Handlungsbedarf und Handlungsmöglichkeiten

Die moderne Landwirtschaft hat durch Intensivierung, Rationalisierung, Spezialisierung und Konzentration der Produktion maßgeblich zur Verringerung der biologischen Vielfalt bei Kultur- wie bei Wildpflanzen in Deutschland beigetragen. Wirkungen auf die biologische Vielfalt sind dabei insbesondere von den Veränderungen bei Düngung, Pflanzenschutz, Fruchtfolgen und Flurbereinigung ausgegangen. Pflanzenzüchtung und moderne Pflanzensorten sind Bestandteil der veränderten landwirtschaftlichen Produktionssysteme und wirken eher indirekt auf die biologische Vielfalt. Die Ergebnisse des TA-Projektes führen zu dem Schluss, dass die Nutzung gentechnischer Verfahren in der Pflanzenzucht im Vergleich zu den konventionellen Züchtungsmethoden kurz- bis mittelfristig in Deutschland bzw. dem mitteleuropäischen Raum keinen spezifischen, signifikanten negativen Einfluss auf die biologische Vielfalt haben wird. Andererseits wird die gentechnisch unterstützte Pflanzenzüchtung auch keinen wesentlichen Beitrag zur Erhaltung und Ausweitung der pflanzen-genetischen Ressourcen leisten. Die Wirkungsketten, die mit der Einführung neuer Sorten verbunden sind und die zum Verlust von biologischer Vielfalt und pflanzengenetischen Ressourcen führen können, sind jedoch wissenschaftlich bisher nur sehr unvollständig verstanden und sollten daher verstärkt untersucht werden.

Wenn die Zielsetzung "Erhaltung der biologischen Vielfalt" mit hoher Priorität verfolgt wird, ergibt sich daraus, dass der Handlungsbedarf insbesondere direkt bei den Erhaltungsmaßnahmen liegt. Dazu sollten die Ex-situ-, In-situ- und On-farm-Erhaltungsmaßnahmen verbessert und ausgebaut werden.
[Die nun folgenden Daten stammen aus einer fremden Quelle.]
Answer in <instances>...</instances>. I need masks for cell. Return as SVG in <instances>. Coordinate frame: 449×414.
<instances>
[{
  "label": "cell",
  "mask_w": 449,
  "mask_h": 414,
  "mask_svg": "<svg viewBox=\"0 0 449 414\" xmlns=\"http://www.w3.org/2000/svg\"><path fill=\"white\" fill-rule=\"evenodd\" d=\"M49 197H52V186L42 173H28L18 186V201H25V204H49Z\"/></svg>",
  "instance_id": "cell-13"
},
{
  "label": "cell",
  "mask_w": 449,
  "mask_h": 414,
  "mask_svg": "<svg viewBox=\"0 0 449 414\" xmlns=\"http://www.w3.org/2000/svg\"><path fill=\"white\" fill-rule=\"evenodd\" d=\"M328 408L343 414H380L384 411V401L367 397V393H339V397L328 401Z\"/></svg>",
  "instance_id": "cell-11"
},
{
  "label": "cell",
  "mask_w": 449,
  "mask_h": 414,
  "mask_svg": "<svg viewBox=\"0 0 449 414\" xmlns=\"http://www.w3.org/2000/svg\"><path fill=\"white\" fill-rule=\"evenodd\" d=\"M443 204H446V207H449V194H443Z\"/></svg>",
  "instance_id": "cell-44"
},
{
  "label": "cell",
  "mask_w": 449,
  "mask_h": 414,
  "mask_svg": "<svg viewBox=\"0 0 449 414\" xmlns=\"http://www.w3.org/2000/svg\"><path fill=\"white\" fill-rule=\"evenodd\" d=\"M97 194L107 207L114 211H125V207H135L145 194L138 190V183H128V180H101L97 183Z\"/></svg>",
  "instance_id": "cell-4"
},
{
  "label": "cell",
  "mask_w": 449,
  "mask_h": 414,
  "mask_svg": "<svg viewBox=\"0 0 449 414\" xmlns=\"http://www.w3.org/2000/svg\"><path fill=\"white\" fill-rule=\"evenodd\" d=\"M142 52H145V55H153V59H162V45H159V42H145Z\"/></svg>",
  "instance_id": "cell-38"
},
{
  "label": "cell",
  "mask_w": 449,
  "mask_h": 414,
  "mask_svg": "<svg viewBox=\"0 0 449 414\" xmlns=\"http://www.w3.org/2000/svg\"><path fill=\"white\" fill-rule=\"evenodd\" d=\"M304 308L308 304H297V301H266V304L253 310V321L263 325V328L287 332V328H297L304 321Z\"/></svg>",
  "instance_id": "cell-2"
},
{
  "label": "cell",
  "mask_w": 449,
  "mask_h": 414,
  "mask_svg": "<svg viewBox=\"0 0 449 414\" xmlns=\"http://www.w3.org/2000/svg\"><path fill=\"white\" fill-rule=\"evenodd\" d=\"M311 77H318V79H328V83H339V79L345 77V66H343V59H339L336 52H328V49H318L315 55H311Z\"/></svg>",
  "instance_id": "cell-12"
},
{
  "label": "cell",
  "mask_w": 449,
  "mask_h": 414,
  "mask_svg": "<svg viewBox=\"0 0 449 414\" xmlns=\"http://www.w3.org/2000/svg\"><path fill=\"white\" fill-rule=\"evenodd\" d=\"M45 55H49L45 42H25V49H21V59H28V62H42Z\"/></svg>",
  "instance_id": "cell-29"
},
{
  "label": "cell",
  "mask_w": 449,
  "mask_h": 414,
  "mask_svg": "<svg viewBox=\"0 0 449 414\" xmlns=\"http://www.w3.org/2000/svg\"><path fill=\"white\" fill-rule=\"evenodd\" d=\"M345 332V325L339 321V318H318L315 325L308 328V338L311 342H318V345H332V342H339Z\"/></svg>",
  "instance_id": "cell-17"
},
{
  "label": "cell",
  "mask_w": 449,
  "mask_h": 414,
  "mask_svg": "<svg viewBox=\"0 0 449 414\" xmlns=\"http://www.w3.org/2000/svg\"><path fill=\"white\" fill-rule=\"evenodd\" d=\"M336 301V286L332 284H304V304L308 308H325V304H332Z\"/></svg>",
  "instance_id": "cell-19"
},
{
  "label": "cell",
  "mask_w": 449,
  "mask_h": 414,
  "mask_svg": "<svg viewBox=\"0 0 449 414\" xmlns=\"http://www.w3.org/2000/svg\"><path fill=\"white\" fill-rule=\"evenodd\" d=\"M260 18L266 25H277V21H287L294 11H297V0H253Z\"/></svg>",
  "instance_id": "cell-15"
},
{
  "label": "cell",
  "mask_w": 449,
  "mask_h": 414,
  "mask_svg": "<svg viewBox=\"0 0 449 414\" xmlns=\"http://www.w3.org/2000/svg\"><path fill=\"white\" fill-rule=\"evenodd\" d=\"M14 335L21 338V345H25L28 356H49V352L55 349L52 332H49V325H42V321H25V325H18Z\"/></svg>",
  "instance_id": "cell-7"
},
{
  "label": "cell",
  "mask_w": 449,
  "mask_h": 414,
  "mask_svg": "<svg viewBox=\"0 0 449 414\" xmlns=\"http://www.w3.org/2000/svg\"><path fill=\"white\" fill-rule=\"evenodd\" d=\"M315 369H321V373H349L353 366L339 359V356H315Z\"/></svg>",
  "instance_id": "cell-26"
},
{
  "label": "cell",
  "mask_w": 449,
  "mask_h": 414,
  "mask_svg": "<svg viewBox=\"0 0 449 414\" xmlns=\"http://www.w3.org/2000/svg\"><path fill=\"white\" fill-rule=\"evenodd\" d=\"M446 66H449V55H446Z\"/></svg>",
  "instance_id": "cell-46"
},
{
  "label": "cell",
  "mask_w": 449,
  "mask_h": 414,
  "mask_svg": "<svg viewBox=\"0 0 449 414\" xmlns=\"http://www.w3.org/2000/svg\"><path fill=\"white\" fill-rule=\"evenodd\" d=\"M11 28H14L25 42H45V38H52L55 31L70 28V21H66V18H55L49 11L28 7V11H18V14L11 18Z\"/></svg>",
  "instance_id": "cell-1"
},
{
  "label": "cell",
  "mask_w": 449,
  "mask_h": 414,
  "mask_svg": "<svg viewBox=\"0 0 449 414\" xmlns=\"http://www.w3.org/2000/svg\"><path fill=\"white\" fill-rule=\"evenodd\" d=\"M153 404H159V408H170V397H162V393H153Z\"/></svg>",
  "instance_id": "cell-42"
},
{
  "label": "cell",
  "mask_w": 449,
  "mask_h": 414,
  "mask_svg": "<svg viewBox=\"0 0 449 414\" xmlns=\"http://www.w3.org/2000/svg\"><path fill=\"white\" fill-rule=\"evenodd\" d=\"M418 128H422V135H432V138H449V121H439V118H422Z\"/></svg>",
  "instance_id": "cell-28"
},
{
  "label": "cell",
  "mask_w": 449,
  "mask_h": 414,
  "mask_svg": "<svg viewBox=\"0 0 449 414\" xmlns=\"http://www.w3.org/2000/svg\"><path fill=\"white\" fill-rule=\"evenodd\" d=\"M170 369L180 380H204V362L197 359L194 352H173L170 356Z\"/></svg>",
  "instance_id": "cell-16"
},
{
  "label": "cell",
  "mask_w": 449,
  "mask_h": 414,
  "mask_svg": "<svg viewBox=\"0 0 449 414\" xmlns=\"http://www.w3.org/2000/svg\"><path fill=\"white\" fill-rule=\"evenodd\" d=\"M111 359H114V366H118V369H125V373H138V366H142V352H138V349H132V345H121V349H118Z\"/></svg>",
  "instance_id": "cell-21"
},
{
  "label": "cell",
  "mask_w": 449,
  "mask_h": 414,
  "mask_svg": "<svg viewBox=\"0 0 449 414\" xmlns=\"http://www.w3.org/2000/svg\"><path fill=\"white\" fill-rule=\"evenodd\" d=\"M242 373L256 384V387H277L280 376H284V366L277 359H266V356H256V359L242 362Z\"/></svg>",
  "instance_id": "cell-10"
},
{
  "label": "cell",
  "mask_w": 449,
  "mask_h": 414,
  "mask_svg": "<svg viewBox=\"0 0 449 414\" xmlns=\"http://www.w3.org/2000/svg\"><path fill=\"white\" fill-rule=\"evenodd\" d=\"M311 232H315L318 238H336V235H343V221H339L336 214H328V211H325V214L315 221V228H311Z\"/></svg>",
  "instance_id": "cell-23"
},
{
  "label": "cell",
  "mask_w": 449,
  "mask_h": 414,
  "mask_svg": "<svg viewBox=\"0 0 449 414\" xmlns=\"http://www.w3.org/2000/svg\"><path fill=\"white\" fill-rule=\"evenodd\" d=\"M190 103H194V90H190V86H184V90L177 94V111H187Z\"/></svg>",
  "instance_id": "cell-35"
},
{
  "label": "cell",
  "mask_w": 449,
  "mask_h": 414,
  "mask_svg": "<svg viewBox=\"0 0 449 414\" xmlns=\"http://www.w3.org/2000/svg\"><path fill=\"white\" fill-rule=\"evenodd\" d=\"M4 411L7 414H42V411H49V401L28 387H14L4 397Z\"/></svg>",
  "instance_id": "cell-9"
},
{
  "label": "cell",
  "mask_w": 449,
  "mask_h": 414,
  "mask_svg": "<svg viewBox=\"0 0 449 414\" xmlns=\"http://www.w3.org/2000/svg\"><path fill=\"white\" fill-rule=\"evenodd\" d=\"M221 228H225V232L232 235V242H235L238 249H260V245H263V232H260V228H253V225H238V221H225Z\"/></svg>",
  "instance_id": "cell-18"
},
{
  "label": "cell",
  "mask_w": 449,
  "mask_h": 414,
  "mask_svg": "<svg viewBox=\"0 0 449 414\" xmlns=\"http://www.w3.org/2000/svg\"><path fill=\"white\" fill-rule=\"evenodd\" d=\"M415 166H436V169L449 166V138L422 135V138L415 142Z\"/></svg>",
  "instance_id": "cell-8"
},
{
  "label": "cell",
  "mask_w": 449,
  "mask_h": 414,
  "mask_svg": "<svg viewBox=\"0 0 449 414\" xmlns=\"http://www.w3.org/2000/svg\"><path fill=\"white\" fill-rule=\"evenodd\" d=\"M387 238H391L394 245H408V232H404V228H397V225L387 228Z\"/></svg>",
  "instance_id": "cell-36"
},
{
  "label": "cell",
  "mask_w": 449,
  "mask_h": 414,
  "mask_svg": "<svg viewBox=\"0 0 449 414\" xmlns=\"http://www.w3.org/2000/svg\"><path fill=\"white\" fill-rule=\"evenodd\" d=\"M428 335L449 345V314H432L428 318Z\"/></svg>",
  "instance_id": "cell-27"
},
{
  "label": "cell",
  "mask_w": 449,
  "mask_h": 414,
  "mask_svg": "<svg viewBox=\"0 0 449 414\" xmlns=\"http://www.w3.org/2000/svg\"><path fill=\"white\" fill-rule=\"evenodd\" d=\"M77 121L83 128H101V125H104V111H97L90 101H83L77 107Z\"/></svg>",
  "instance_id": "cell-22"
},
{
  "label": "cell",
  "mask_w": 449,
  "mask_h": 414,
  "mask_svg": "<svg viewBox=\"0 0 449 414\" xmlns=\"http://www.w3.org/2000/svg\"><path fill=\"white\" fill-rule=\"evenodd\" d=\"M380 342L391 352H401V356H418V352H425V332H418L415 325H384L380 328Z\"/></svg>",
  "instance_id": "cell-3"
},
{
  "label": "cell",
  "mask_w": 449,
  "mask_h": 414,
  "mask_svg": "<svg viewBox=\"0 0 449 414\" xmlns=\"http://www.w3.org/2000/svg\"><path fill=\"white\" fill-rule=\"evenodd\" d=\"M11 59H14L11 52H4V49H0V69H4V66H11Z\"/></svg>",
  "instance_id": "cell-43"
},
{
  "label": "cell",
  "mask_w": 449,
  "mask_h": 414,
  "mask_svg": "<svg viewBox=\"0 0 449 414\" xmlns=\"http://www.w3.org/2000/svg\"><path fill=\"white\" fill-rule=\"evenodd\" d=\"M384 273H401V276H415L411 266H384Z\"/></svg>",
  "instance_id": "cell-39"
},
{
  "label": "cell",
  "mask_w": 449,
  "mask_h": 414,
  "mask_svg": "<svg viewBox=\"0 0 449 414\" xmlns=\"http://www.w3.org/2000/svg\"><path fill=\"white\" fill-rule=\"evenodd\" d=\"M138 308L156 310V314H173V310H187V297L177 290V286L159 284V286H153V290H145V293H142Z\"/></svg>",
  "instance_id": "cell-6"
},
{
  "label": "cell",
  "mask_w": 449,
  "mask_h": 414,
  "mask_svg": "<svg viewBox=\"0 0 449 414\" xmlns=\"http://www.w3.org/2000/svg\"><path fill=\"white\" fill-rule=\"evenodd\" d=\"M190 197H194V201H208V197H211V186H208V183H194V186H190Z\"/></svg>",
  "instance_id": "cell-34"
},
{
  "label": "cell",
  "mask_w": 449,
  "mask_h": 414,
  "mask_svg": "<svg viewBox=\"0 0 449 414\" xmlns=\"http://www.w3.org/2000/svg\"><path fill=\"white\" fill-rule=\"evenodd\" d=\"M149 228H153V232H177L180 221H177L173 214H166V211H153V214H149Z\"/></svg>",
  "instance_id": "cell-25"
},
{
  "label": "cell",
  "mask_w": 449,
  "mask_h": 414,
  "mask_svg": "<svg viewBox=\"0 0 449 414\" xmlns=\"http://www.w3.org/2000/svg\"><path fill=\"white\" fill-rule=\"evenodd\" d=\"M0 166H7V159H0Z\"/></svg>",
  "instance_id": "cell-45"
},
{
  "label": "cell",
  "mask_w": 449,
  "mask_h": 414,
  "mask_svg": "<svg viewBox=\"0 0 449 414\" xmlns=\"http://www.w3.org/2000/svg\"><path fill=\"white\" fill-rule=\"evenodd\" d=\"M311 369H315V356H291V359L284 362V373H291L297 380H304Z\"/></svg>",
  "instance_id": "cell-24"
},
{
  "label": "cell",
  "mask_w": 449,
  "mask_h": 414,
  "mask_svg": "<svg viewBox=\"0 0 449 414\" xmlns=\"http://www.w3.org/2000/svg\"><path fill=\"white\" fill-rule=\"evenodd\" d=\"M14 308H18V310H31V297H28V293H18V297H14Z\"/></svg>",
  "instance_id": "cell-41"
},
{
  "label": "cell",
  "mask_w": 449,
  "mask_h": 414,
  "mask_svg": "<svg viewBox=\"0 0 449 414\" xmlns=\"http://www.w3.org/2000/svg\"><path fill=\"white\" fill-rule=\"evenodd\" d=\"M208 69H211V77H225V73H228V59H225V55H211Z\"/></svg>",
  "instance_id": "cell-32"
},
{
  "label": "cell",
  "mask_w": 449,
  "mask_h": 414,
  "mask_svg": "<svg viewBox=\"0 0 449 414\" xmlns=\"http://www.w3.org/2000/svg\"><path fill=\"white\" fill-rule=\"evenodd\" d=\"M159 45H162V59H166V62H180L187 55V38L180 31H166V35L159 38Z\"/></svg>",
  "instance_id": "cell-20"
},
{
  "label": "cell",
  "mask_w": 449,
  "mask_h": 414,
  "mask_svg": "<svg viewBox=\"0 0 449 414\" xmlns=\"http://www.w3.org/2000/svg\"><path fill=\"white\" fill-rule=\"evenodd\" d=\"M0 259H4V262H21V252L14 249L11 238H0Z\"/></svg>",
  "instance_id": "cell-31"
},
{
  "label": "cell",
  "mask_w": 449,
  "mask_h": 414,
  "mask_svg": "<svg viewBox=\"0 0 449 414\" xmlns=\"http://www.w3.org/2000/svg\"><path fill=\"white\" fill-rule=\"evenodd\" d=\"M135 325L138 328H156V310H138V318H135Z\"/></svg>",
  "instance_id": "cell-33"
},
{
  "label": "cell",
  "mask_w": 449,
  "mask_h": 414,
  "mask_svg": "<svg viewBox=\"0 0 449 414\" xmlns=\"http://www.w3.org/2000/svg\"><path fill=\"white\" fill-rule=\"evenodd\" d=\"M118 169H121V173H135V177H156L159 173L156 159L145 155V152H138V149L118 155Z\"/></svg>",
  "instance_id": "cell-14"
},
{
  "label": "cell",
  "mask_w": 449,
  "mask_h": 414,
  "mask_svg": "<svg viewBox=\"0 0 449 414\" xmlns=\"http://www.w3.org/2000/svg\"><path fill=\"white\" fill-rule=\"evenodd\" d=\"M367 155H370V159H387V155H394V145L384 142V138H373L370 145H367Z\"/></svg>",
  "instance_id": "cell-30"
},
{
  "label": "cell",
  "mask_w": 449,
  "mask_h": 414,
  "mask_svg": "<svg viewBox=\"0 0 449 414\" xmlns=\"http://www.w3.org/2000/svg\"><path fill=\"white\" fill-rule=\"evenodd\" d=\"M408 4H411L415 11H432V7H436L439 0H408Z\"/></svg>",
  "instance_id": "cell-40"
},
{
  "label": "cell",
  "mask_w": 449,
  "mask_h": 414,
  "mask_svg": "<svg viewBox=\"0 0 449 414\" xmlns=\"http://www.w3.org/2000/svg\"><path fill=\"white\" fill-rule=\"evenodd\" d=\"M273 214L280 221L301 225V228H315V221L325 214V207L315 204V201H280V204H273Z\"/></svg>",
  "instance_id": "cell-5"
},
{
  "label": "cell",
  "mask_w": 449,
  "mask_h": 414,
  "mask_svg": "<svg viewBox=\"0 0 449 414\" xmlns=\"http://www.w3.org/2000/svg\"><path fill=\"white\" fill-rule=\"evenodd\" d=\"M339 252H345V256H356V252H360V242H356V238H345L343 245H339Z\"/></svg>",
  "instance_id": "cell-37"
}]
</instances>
Da es in Deutschland noch kein abgestimmtes Verfahren zur Erhaltung von pflanzengenetischen Ressourcen unter Einbeziehung aller Erhaltungsmaßnahmen gibt, sollte eine kombinierte Erhaltungsstrategie entwickelt werden. Dies wäre gleichzeitig ein wesentlicher Beitrag zur Erhaltung der biologischen Vielfalt in Deutschland. Zur nationalen Umsetzung der internationalen Vereinbarungen und zur Entwicklung und Umsetzung einer nationalen Strategie zum Erhalt der biologischen Vielfalt (incl. PGR) ist eine enge Abstimmung und Zusammenarbeit zwischen den verschiedenen betroffenen Politikfeldern und -ebenen notwendig. In den nationalen Strategieentwicklungs- und umsetzungsprozess sollten interessierte und betroffene gesellschaftliche Gruppen einbezogen werden. Von zentraler Bedeutung für eine dauerhafte Erhaltung und Förderung der Biodiversität wäre ein flächendeckender Wandel zu einer nachhaltigen Landbewirtschaftung, die die Förderung landwirtschaftlicher Vielfalt und den Schutz wildlebender Pflanzen und Tiere als wesentliche Elemente begreift. Prinzipien des ökologischen Landbaus, die im Vergleich zur nach wie vor vorherrschenden konventionellen Landwirtschaft eine stärkere Extensivierung und Diversifizierung einschließen, könnten dabei wichtige Leitlinien liefern.